Salvini indagato: cosa rischia il Ministro dell’Interno

La procura di Agrigento ha iscritto il Ministro dell’Interno nel registro degli indagati per sequestro di persona, arresto illegale ed abuso d’ufficio con riferimento al caso Diciotti

salvini

Sono ore delicate quelle che sta vivendo il governo italiano. Dopo il clamore suscitato dalla vicenda della nave Diciotti, la nave della Guardia Costiera italiana ferma nel porto di Catania da più di una settimana con 150 persone a bordo in attesa dell’autorizzazione allo sbarco da parte del Ministro degli Interni, la magistratura ha deciso di intervenire e la Procura di Agrigento ha iscritto Matteo Salvini nel registro degli indagati per sequestro di persona, arresto illegale ed abuso d’ufficio.

La decisione da parte del procuratore Luigi Patronaggio è arrivata al termine dell’attività istruttoria compiuta a Roma e dopo che la Procura di Agrigento ha dichiarato di aver valutato tutti gli elementi per procedere in tal senso.

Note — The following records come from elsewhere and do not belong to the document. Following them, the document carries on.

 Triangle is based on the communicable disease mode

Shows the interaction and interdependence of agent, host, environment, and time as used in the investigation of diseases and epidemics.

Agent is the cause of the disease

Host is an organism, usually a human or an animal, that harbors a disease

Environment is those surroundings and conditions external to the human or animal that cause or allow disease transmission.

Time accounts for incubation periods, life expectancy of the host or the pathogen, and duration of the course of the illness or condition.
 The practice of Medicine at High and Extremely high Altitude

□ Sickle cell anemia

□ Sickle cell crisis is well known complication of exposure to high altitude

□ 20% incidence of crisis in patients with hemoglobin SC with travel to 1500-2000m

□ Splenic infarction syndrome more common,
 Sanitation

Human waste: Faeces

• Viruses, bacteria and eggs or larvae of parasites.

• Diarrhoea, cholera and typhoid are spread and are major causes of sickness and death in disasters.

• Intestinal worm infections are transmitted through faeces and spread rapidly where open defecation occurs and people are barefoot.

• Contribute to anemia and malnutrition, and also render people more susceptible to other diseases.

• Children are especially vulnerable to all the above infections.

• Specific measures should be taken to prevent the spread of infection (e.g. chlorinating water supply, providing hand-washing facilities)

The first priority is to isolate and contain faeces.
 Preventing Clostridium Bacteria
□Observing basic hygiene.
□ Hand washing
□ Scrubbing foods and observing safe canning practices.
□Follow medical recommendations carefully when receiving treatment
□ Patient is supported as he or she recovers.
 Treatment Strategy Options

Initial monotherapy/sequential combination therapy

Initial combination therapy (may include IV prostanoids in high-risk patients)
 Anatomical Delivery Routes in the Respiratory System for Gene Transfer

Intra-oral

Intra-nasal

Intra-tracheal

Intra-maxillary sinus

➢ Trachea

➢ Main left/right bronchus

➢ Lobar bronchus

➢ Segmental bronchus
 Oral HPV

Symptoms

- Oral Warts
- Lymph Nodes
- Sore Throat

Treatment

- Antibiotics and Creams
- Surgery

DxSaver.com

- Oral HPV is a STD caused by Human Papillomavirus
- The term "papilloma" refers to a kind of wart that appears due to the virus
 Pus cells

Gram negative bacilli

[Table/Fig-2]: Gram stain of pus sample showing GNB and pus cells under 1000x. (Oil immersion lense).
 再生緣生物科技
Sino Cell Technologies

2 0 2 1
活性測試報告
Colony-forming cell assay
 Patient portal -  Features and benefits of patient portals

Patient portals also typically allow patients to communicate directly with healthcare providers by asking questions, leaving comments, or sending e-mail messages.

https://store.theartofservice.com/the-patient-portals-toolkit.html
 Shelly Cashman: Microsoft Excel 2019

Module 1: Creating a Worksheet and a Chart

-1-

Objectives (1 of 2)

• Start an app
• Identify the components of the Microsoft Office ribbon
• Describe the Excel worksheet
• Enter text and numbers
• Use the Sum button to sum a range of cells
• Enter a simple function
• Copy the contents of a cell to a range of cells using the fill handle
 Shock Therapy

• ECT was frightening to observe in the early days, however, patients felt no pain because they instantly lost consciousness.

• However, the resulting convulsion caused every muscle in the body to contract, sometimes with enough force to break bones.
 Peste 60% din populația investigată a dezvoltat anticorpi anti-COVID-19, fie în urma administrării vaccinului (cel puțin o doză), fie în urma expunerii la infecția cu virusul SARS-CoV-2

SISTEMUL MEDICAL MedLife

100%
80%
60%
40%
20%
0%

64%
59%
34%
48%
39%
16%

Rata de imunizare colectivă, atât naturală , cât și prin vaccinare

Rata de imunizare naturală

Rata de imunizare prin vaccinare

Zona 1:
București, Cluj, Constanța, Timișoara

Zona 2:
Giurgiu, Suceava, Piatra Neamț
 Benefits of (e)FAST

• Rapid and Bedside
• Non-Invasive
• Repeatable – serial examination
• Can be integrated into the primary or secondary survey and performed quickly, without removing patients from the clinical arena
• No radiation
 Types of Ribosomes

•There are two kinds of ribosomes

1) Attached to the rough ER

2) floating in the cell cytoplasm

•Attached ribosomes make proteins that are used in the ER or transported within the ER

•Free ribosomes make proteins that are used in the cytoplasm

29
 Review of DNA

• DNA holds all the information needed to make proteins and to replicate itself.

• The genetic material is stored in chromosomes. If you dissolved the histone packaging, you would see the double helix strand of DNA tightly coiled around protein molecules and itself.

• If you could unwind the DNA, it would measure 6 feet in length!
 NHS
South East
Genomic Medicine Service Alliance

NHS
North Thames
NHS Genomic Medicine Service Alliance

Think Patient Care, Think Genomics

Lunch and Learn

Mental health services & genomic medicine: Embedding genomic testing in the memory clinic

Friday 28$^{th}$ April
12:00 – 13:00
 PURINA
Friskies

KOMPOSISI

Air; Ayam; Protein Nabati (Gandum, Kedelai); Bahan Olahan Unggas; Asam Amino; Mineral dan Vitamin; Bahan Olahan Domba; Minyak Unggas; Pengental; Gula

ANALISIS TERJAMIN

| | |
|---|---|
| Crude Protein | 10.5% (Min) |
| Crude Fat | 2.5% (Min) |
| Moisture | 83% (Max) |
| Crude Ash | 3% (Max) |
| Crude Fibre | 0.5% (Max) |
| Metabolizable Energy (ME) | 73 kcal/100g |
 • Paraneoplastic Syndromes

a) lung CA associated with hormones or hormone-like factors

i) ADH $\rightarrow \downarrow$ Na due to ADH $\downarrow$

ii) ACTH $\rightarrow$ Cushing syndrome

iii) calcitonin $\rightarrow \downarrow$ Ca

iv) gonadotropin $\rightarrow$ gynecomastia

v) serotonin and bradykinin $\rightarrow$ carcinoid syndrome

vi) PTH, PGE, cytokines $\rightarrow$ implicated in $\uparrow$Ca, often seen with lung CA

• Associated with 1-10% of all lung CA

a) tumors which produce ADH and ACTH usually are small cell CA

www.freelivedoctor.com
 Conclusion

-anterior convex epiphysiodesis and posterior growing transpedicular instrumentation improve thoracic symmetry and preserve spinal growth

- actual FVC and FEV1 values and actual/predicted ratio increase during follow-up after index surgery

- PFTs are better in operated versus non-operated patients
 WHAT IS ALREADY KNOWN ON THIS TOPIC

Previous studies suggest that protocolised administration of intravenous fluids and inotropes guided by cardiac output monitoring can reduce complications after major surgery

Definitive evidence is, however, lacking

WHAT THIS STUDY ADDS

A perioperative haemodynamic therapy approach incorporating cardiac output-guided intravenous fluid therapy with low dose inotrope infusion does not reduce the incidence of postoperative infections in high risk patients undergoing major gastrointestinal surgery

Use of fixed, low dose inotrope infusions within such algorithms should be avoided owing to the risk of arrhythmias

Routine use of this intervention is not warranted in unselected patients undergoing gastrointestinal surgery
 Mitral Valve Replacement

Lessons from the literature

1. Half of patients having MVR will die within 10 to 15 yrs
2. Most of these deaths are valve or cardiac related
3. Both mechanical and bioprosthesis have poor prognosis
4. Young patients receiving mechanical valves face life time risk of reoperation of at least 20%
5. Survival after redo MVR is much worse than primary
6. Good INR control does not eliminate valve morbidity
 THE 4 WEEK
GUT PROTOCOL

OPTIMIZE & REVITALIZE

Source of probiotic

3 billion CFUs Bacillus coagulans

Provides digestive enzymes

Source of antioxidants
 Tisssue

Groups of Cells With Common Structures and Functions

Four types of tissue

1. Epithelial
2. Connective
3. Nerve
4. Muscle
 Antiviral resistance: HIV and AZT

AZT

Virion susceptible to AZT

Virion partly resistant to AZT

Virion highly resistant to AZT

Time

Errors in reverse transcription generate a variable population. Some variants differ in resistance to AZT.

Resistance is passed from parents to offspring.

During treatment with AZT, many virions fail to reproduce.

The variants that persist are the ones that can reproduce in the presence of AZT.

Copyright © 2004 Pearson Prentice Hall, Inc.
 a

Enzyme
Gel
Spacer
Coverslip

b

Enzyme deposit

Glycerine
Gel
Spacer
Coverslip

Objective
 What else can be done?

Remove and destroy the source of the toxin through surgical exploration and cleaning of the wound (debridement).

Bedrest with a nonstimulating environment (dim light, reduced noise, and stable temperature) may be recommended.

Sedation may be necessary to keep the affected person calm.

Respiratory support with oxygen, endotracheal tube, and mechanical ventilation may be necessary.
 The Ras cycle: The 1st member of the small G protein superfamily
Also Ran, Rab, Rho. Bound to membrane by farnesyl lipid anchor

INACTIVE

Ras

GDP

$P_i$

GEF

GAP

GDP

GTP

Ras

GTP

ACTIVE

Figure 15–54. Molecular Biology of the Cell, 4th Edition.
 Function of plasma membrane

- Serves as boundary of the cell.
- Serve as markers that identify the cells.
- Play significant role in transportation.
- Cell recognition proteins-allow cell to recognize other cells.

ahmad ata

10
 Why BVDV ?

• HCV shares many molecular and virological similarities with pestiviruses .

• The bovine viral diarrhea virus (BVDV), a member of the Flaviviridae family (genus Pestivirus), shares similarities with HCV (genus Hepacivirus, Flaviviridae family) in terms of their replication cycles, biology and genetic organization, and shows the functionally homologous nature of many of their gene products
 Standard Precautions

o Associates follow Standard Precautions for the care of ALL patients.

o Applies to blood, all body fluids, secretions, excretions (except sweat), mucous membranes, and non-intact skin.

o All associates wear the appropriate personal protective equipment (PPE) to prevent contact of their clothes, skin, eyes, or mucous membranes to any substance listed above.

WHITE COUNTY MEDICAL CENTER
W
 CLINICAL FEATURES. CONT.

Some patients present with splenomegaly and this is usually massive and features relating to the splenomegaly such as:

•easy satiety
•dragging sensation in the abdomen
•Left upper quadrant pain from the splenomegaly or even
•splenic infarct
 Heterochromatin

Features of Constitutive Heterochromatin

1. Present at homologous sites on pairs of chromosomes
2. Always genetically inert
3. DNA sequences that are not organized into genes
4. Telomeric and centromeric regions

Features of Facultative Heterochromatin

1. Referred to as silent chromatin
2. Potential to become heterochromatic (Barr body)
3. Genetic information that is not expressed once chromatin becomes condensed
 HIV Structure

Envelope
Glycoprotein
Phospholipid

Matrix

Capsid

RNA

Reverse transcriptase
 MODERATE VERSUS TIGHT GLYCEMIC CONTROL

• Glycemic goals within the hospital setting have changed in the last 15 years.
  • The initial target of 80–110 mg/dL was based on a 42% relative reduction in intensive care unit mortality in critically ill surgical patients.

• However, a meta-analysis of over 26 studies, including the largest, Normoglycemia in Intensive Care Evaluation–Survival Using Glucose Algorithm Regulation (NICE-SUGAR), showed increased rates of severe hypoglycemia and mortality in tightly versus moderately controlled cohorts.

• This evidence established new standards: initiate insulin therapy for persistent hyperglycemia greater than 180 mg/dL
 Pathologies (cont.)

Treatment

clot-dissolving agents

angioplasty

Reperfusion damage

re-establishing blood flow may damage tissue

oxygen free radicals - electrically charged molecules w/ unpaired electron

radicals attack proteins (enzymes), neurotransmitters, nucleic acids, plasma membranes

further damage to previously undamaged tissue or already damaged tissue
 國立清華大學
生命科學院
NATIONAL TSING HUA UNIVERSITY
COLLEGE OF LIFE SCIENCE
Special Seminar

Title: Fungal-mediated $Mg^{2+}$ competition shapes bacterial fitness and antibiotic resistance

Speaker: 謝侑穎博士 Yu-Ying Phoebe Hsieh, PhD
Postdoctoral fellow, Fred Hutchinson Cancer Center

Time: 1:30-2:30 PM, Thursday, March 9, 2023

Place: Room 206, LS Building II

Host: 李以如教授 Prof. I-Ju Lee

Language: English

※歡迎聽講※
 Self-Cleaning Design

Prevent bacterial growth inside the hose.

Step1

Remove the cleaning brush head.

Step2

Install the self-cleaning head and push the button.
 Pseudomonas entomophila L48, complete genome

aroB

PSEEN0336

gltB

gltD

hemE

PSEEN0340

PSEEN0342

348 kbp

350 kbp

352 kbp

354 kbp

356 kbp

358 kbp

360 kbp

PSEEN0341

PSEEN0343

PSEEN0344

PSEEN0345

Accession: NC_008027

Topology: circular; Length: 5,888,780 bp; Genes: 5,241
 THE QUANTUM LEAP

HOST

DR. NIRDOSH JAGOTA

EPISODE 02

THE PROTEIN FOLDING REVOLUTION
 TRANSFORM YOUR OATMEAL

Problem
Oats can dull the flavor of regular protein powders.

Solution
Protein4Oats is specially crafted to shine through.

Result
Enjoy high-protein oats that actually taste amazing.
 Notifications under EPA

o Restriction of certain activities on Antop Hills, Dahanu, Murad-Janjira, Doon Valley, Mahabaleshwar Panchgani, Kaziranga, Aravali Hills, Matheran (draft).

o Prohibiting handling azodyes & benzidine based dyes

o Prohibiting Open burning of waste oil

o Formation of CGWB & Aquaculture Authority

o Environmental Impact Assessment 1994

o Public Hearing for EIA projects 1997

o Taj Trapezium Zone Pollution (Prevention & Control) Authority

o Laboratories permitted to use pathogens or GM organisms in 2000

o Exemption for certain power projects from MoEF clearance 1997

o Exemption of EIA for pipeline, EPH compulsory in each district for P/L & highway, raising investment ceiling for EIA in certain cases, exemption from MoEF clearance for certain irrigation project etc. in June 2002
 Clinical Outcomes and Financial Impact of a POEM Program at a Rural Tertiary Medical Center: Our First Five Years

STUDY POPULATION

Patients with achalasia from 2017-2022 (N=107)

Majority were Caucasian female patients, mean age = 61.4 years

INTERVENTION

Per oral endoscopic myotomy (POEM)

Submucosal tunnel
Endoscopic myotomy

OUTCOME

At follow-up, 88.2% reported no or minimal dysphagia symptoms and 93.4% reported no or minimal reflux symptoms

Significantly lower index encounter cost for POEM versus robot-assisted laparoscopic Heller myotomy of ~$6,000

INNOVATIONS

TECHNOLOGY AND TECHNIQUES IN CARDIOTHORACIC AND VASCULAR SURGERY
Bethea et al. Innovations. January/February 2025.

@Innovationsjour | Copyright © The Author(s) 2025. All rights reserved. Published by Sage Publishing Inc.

L’indagine sui migranti trattenuti a bordo della Diciotti, inoltre, non riguarderà soltanto il Ministro dell’Interno, ma anche il suo capo di gabinetto, Matteo Piantedosi.

La reazione del leader della Lega

La notizia dell’iscrizione del leader della Lega nel registro degli indagati non è stata, però, inaspettata. Era stato, infatti, lo stesso Salvini, attraverso alcuni post provocatori, a sfidare apertamente la magistratura affinché aprisse un’indagine nei suoi confronti:

Sequestro di persona, arresto illegale ed abuso d’ufficio: cosa rischia Salvini

Ora che l’iscrizione nel registro degli indagati è, però, ufficiale, gli atti dell’inchiesta verranno trasmessi al tribunale dei ministri di Palermo, cioè al tribunale competente per i “reati ministeriali”, ovvero i reati commessi dal Presidente del Consiglio e dai ministri nell’esercizio delle loro funzioni, che dovrà pronunciarsi entro 90 giorni dal ricevimento degli atti.

Tuttavia, anche se il Tribunale dovesse accogliere la richiesta della Procura, per processare Salvini avrebbe bisogno dell’autorizzazione a procedere da parte del Senato, cioè della Camera di appartenenza del ministro. Secondo l’articolo 96 della Costituzione, infatti, per processare il Presidente del Consiglio ed i Ministri occorre “previa autorizzazione del Senato della Repubblica o della Camera dei deputati, secondo le norme stabilite con legge costituzionale”.

Ecco perchè Salvini non rischia praticamente nulla: sembra molto difficile che in Senato si trovino i voti per raggiungere la maggioranza assoluta ed autorizzare il tribunale a procedere nei suoi confronti. E ciò appare ancora più improbabile dopo le parole di Luigi Di Maio che, per tutelare il suo governo da una possibile crisi e venendo meno a quel principio giustizialista sempre applicato contro i propri avversari, ha annunciato che il comportamento di Matteo Salvini “non è in contrasto con il codice etico del Movimento Cinque Stelle”.

In ogni caso il sequestro di persona è punito dal codice penale con la reclusione da 6 mesi ad 8 anni, ma la pena può arrivare fino ai 10 anni se il reato è commesso da “un pubblico ufficiale, con abuso dei poteri inerenti alle sue funzioni”. Per l’abuso d’ufficio, invece, ovvero per il pubblico ufficiale che arreca ad altri un danno ingiusto, la pena prevista è la reclusione da 1 a 4 anni.